▶ _Document text_
2. The compensation payable by any party in the event of non-compliance with or without resolution of the agreement shall not exceed the annual value of the agreement, or the value attributed to the successive renewals, in accordance with the non-compliance occurring after the initially agreed upon term.
Seventeenth Clause
(Removal of Equipment)
Without prejudice to the exercise of any other rights by Mainroad, the Parties agree that the following rules for the removal of any equipment hosted by the Customer on the premises of Mainroad must be observed (and will remain in force even upon termination of the agreement, regardless of the reason for termination):
a) the equipment must be removed by the Customer within a maximum period of 30 (thirty) days following: (i) communication by Mainroad to Customer, by any means that it is available for that purpose or (ii) termination of the agreement or (iii) it is no longer included in the services provided;
b) following the period provided for in the previous paragraph, the Customer shall have an additional period of 90 (ninety) days for the removal of the equipment, in exchange for a payment of a daily storage fee in a maximum of EUR 100,00 / day (hundred euros a day), which will be due until the date of full and effective removal, and
c) 120 (one hundred and twenty) days after the occurrence of any of the circumstances referred to in paragraph (a) above, if the equipment has not been removed or failure of the Customer to communicate and prove any force majeure circumstances that prevented its removal, the equipment will be considered abandoned in accordance with and for the purposes of Article 1318 of the Civil Code, and therefore, Mainroad will no longer be liable for any loss or damage in the equipment and / or any data contained therein, and may acquire them by occupation, without any further formality, and consequently use, sell or destroy them, or dispatch them for recycling, without prejudice for the obligation of the Customer to bear all costs and other damages, namely those related to destruction.

▶ _Given information_
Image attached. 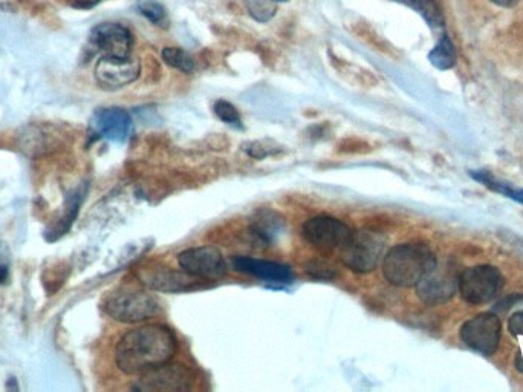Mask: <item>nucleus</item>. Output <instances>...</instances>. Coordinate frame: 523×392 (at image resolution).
<instances>
[{"label": "nucleus", "instance_id": "f257e3e1", "mask_svg": "<svg viewBox=\"0 0 523 392\" xmlns=\"http://www.w3.org/2000/svg\"><path fill=\"white\" fill-rule=\"evenodd\" d=\"M176 348L178 340L169 327L144 325L121 337L115 348V363L127 376H141L156 366L170 362Z\"/></svg>", "mask_w": 523, "mask_h": 392}, {"label": "nucleus", "instance_id": "f03ea898", "mask_svg": "<svg viewBox=\"0 0 523 392\" xmlns=\"http://www.w3.org/2000/svg\"><path fill=\"white\" fill-rule=\"evenodd\" d=\"M438 258L429 245L407 242L387 250L381 261V270L387 282L400 288L416 287V284L435 267Z\"/></svg>", "mask_w": 523, "mask_h": 392}, {"label": "nucleus", "instance_id": "7ed1b4c3", "mask_svg": "<svg viewBox=\"0 0 523 392\" xmlns=\"http://www.w3.org/2000/svg\"><path fill=\"white\" fill-rule=\"evenodd\" d=\"M387 252V238L374 229L352 232L345 247L340 250L342 262L354 273L366 275L374 272Z\"/></svg>", "mask_w": 523, "mask_h": 392}, {"label": "nucleus", "instance_id": "20e7f679", "mask_svg": "<svg viewBox=\"0 0 523 392\" xmlns=\"http://www.w3.org/2000/svg\"><path fill=\"white\" fill-rule=\"evenodd\" d=\"M104 313L123 324L147 322L160 313V302L152 294L138 290H118L109 294Z\"/></svg>", "mask_w": 523, "mask_h": 392}, {"label": "nucleus", "instance_id": "39448f33", "mask_svg": "<svg viewBox=\"0 0 523 392\" xmlns=\"http://www.w3.org/2000/svg\"><path fill=\"white\" fill-rule=\"evenodd\" d=\"M504 276L493 265H476L459 273L458 290L468 304H488L504 288Z\"/></svg>", "mask_w": 523, "mask_h": 392}, {"label": "nucleus", "instance_id": "423d86ee", "mask_svg": "<svg viewBox=\"0 0 523 392\" xmlns=\"http://www.w3.org/2000/svg\"><path fill=\"white\" fill-rule=\"evenodd\" d=\"M354 230L340 219L328 215L309 218L302 227V235L308 244L320 252H340L351 238Z\"/></svg>", "mask_w": 523, "mask_h": 392}, {"label": "nucleus", "instance_id": "0eeeda50", "mask_svg": "<svg viewBox=\"0 0 523 392\" xmlns=\"http://www.w3.org/2000/svg\"><path fill=\"white\" fill-rule=\"evenodd\" d=\"M195 377L187 366L164 363L138 376L132 386L138 392H187L193 388Z\"/></svg>", "mask_w": 523, "mask_h": 392}, {"label": "nucleus", "instance_id": "6e6552de", "mask_svg": "<svg viewBox=\"0 0 523 392\" xmlns=\"http://www.w3.org/2000/svg\"><path fill=\"white\" fill-rule=\"evenodd\" d=\"M459 273L450 262H436L435 267L416 284L418 298L427 305L446 304L458 291Z\"/></svg>", "mask_w": 523, "mask_h": 392}, {"label": "nucleus", "instance_id": "1a4fd4ad", "mask_svg": "<svg viewBox=\"0 0 523 392\" xmlns=\"http://www.w3.org/2000/svg\"><path fill=\"white\" fill-rule=\"evenodd\" d=\"M501 336V319L493 313L478 314L461 327L462 342L485 356L498 351Z\"/></svg>", "mask_w": 523, "mask_h": 392}, {"label": "nucleus", "instance_id": "9d476101", "mask_svg": "<svg viewBox=\"0 0 523 392\" xmlns=\"http://www.w3.org/2000/svg\"><path fill=\"white\" fill-rule=\"evenodd\" d=\"M140 62L132 57L103 56L95 65L94 76L104 91H118L138 80Z\"/></svg>", "mask_w": 523, "mask_h": 392}, {"label": "nucleus", "instance_id": "9b49d317", "mask_svg": "<svg viewBox=\"0 0 523 392\" xmlns=\"http://www.w3.org/2000/svg\"><path fill=\"white\" fill-rule=\"evenodd\" d=\"M179 267L189 275L207 281L221 279L227 273V262L216 247H192L178 255Z\"/></svg>", "mask_w": 523, "mask_h": 392}, {"label": "nucleus", "instance_id": "f8f14e48", "mask_svg": "<svg viewBox=\"0 0 523 392\" xmlns=\"http://www.w3.org/2000/svg\"><path fill=\"white\" fill-rule=\"evenodd\" d=\"M89 42L103 56L129 57L134 36L120 23H100L91 31Z\"/></svg>", "mask_w": 523, "mask_h": 392}, {"label": "nucleus", "instance_id": "ddd939ff", "mask_svg": "<svg viewBox=\"0 0 523 392\" xmlns=\"http://www.w3.org/2000/svg\"><path fill=\"white\" fill-rule=\"evenodd\" d=\"M91 128L98 137L115 143H123L132 134L134 123L129 112L121 108L98 109L92 115Z\"/></svg>", "mask_w": 523, "mask_h": 392}, {"label": "nucleus", "instance_id": "4468645a", "mask_svg": "<svg viewBox=\"0 0 523 392\" xmlns=\"http://www.w3.org/2000/svg\"><path fill=\"white\" fill-rule=\"evenodd\" d=\"M234 270L244 275L254 276L262 281L273 284H291L294 279L293 270L280 262L264 261V259L248 258V256H234L231 258Z\"/></svg>", "mask_w": 523, "mask_h": 392}, {"label": "nucleus", "instance_id": "2eb2a0df", "mask_svg": "<svg viewBox=\"0 0 523 392\" xmlns=\"http://www.w3.org/2000/svg\"><path fill=\"white\" fill-rule=\"evenodd\" d=\"M141 281L146 287L164 293H181V291L193 290L198 287L199 279L189 273L176 272L172 268H153L141 273Z\"/></svg>", "mask_w": 523, "mask_h": 392}, {"label": "nucleus", "instance_id": "dca6fc26", "mask_svg": "<svg viewBox=\"0 0 523 392\" xmlns=\"http://www.w3.org/2000/svg\"><path fill=\"white\" fill-rule=\"evenodd\" d=\"M470 175H472L476 181H479V183L487 186L488 189L502 193V195L507 196V198H511V200L523 204V189H514L510 184L501 183V181L496 180V178H494L490 172H487V170H472Z\"/></svg>", "mask_w": 523, "mask_h": 392}, {"label": "nucleus", "instance_id": "f3484780", "mask_svg": "<svg viewBox=\"0 0 523 392\" xmlns=\"http://www.w3.org/2000/svg\"><path fill=\"white\" fill-rule=\"evenodd\" d=\"M429 60L435 68L442 69V71L453 68L456 65V51L452 40L447 36H442L438 45L429 54Z\"/></svg>", "mask_w": 523, "mask_h": 392}, {"label": "nucleus", "instance_id": "a211bd4d", "mask_svg": "<svg viewBox=\"0 0 523 392\" xmlns=\"http://www.w3.org/2000/svg\"><path fill=\"white\" fill-rule=\"evenodd\" d=\"M163 60L170 68L178 69L184 74H192L195 71V60L181 48H164Z\"/></svg>", "mask_w": 523, "mask_h": 392}, {"label": "nucleus", "instance_id": "6ab92c4d", "mask_svg": "<svg viewBox=\"0 0 523 392\" xmlns=\"http://www.w3.org/2000/svg\"><path fill=\"white\" fill-rule=\"evenodd\" d=\"M400 2H404V4L412 7L413 10L423 14L424 19L429 22L430 27H442L441 14H439L438 8L435 7V4H433L432 0H400Z\"/></svg>", "mask_w": 523, "mask_h": 392}, {"label": "nucleus", "instance_id": "aec40b11", "mask_svg": "<svg viewBox=\"0 0 523 392\" xmlns=\"http://www.w3.org/2000/svg\"><path fill=\"white\" fill-rule=\"evenodd\" d=\"M138 10L149 22L155 23L158 27H166V10H164L163 5L158 4L155 0H140Z\"/></svg>", "mask_w": 523, "mask_h": 392}, {"label": "nucleus", "instance_id": "412c9836", "mask_svg": "<svg viewBox=\"0 0 523 392\" xmlns=\"http://www.w3.org/2000/svg\"><path fill=\"white\" fill-rule=\"evenodd\" d=\"M248 13L257 22H268L276 16V7H274L273 0H245Z\"/></svg>", "mask_w": 523, "mask_h": 392}, {"label": "nucleus", "instance_id": "4be33fe9", "mask_svg": "<svg viewBox=\"0 0 523 392\" xmlns=\"http://www.w3.org/2000/svg\"><path fill=\"white\" fill-rule=\"evenodd\" d=\"M215 114L218 115L219 120L224 121L227 125L233 126L236 129H242V118L239 115L238 109L234 108L230 102L225 100H218L213 106Z\"/></svg>", "mask_w": 523, "mask_h": 392}, {"label": "nucleus", "instance_id": "5701e85b", "mask_svg": "<svg viewBox=\"0 0 523 392\" xmlns=\"http://www.w3.org/2000/svg\"><path fill=\"white\" fill-rule=\"evenodd\" d=\"M508 330H510V333L514 334V336L523 337V310L517 311V313H514L513 316L510 317Z\"/></svg>", "mask_w": 523, "mask_h": 392}, {"label": "nucleus", "instance_id": "b1692460", "mask_svg": "<svg viewBox=\"0 0 523 392\" xmlns=\"http://www.w3.org/2000/svg\"><path fill=\"white\" fill-rule=\"evenodd\" d=\"M101 0H69V4L75 8H82V10H89L94 8L95 5L100 4Z\"/></svg>", "mask_w": 523, "mask_h": 392}, {"label": "nucleus", "instance_id": "393cba45", "mask_svg": "<svg viewBox=\"0 0 523 392\" xmlns=\"http://www.w3.org/2000/svg\"><path fill=\"white\" fill-rule=\"evenodd\" d=\"M493 4L499 5V7H511L516 4L517 0H491Z\"/></svg>", "mask_w": 523, "mask_h": 392}, {"label": "nucleus", "instance_id": "a878e982", "mask_svg": "<svg viewBox=\"0 0 523 392\" xmlns=\"http://www.w3.org/2000/svg\"><path fill=\"white\" fill-rule=\"evenodd\" d=\"M7 276H8L7 268L0 267V284H2V282L5 281V279H7Z\"/></svg>", "mask_w": 523, "mask_h": 392}, {"label": "nucleus", "instance_id": "bb28decb", "mask_svg": "<svg viewBox=\"0 0 523 392\" xmlns=\"http://www.w3.org/2000/svg\"><path fill=\"white\" fill-rule=\"evenodd\" d=\"M273 2H290V0H273Z\"/></svg>", "mask_w": 523, "mask_h": 392}]
</instances>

▶ _Required tasks_
A – In the contract clause on removing equipment, what is the highest daily storage fee the Customer can be charged during the additional 90-day period?
B – Pick up the contract clause on removing equipment and continue it from its last sentence.

▶ _Answers for this exercise_
A – EUR 100,00 per day.

B –
Eighteenth Clause
(Governing law)
1. The law applicable to this Agreement will be the Portuguese Law.
2. The Parties hereby accept to seek resolution of any question or dispute relating to the interpretation, performance or termination of the present Agreement in the competent court of the District of Oporto, without possibility to file a motion for change of venue.
Nineteenth Clause
(Documentation)
1. The present Agreement has two (2) attachments that constitute integral part thereof and together fully and expressly reflect the agreement between the parties.
2. The Annexes to the Agreement are the following documents that are part thereof:
Annex A – “Proposal”
Annex B – “Equipments”
3. All documents that are expressly attributed this nature by the parties, will constitute biding texts of the agreement.
4. In case of discrepancies between the documents of the agreement, the Parties shall observe the following rules of prevalence:
a) should there be any discrepancies between any Annex and the Agreement, the agreement shall prevail;
b) in case of discrepancies between the Annexes, the Annex with the most recent date shall prevail.
Twentieth Clause
(Various)
1. This Agreement constitutes the entire agreement agreed upon between the Parties with respect to the subject matter of the agreement and supersedes all prior agreements, understandings or commitments entered into previously. Any modification to this Agreement and Annexes must be in the form of a written document signed by the Parties.
2. Failure by either party to demand the execution, at any time or period of time, of any terms or conditions of the present Agreement will not constitute a waiver of those terms and conditions.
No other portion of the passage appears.